Die Meinung, welche Mr. Camp, nachdem er gewisse Fragen gethan und beantwortet erhalten hatte, abgab, wich von der Meinung, die Sir Patrick in Windygates ausgesprochen hatte, ab; auch er citirte den Ausspruch des berühmten Richters Lord Deafe, aber er zog seinen eigenen Schluß daraus. »In Schottland bewirkt die Uebereinstimmung beider Theile den Abschluß einer Ehe«, sagte er, »und diese Uebereinftimmung kann durch Schlüsse bewiesen werden. Ich finde genügende Veranlassung zu einem Schluß auf Uebereinstimmung in den mir von ihnen mitgetheilten Umständen und erkläre: »Sie sind eine verheirathete Frau!«

Die Wirkung, die dieser Ausspruch auf die Dame hervorbrachte, war so beunruhigend, daß Mr. Camp sich veranlaßt fand, eine Botschaft an seine Frau hinauf zu senden. In Folge dessen erschien Mrs. Camp, zum ersten Male in ihrem Leben während der Geschäftsstunden, in dem Arbeits-Cabinet ihres»Gatten. Als Mrs. Camps Dienste die Dame einigermaßen wieder zu sich gebracht hatten, stellte sich auch Mr. Camp mit einem Worte berufsmäßiger Tröstung ein. Wie Sir Patrick, so anerkannte auch er die seandalöse, durch die Verwirrung und Unsicherheit des schottischen Eherechts hervorgerufene Verschiedenheit der Ansichten. Wie Sir Patrich so erklärte auch er es für vollkommen möglich, daß ein anderer Advocat zu einem ganz anderen Schluß gelangen könne. »Gehen Sie«, sagte er, indem er ihr seine Karte mit einer geschriebenen Zeile gab, »zu meinem Collegen Crum und sagen Sie, daß ich Sie schicke!«

Die Dame sagte Mr. und Mes. Camp ihren verbindlichsten Dank und begab sich direct nach Mr. Crum’s Bureau. Mr. Crum war der ältere und härtere der beiden Advocaten und doch war auch er nicht unempfindlich für den Reiz, den diese Frau mehr oder weniger auf jeden Mann, der mit ihr in Berührung kam, ausübte. Er hörte ihr mit einer Geduld zu, die selten bei ihm war, stellte ihr seine Fragen mit einer sanften Freundlichkeit, die noch seltener bei ihm war, und sprach, als er sich im Besitz der Thatsachen befand, eine der Ansicht seines Collegen gerade entgegengesetzte Meinung aus. »Das ist keine Heirath, Madame«, erklärte er positiv, »Indicien, aus denen vielleicht Schlüsse auf eine Heirath gezogen werden können, wenn Sie beabsichtigen, einen Anspruch auf den Mann geltend zu machen, das beabsichtigen Sie aber, »wenn ich recht verstanden habe, nicht.«

Der Trost, den die Dame bei dein Ausspruch dieser Meinung empfand, überwältigte sie beinahe. Einige Minuten lang war sie unfähig, zu reden.

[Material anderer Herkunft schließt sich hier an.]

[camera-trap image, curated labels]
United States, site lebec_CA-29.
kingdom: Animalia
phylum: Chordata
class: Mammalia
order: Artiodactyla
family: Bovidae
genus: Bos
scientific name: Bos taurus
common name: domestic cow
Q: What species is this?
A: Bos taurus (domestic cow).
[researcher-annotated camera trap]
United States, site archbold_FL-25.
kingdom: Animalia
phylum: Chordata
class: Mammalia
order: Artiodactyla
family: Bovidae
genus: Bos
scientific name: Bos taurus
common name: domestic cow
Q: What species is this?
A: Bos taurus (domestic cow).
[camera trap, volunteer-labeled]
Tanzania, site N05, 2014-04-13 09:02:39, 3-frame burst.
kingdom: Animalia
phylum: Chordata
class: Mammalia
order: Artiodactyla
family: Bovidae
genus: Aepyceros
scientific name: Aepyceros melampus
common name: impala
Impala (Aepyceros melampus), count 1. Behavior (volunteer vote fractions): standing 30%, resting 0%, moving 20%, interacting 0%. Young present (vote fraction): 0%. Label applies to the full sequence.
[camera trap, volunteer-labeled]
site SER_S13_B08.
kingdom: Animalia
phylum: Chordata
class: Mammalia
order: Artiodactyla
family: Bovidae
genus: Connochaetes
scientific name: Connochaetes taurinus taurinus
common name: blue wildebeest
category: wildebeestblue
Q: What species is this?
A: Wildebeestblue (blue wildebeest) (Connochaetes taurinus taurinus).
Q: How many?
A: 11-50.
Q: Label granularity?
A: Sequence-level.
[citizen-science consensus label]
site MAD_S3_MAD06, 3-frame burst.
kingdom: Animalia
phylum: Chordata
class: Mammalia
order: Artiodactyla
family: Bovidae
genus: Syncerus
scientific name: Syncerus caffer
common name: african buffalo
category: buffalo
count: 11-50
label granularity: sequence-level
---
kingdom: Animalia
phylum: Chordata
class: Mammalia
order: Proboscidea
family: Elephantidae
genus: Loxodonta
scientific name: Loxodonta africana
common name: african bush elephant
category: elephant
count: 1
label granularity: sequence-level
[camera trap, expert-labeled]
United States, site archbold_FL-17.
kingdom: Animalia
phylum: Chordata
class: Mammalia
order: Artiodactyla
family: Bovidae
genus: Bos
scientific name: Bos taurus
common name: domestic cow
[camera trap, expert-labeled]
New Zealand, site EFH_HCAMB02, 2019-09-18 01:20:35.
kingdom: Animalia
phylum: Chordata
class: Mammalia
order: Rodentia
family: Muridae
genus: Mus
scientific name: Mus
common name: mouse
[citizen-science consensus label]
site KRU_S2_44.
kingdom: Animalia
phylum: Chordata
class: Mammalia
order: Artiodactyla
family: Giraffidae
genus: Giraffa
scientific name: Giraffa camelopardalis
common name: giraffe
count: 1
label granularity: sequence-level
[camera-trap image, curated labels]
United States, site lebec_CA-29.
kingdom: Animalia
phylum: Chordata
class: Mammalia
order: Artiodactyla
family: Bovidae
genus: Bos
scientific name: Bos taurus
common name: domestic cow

Mr. Crum that, was er in seinem ganzen Leben noch nicht gethan hatte, er klopfte seiner Clientin auf die Schulter und, noch unerhörter, er gestattete dieser Clientin, ihn um seine Zeit zu bringen.

»Warten Sie ruhig, bis Sie sich gefaßt haben«, sagte Mr. Crum, indem er einen Paragraphen des Gesetzes der Humanität zur Anwendung brachte. Die Dame gewann wieder Fassung.

»Ich muß noch einige Fragen an Sie richten«, sagte Mr. Crum, indem er sich nun wieder dem Gesetz des Landes zuwandte.

Die Dame verneigte sich und hörte seine Fragen an.

»Ich weiß bereits, daß Sie keinen Anspruch an den Herrn erheben wollen; ich möchte jetzt wissen, ob der Herr einen Anspruch an Sie erheben wird?«

Die Antwort auf diese Frage lautete ganz positiv; der Herr habe nicht einmal eine Ahnung von der Lage, in der er sich befinde, und noch mehr, er sei verlobt mit der theuersten Freundin, die sie auf der Welt habe.

Mr. Crum machte große Augen, dachte nach und that in möglichst delicater Weise eine andere Frage.

»Würde es nicht allzu peinlich für Sie sein, mir zu sagen, wie der Herr in die fatale Situation gekommen ist, in der er sich jetzt befindet?«

Die Dame gestand, daß es ihr unbeschreiblich peinlich sein würde, die Frage zu beantworten.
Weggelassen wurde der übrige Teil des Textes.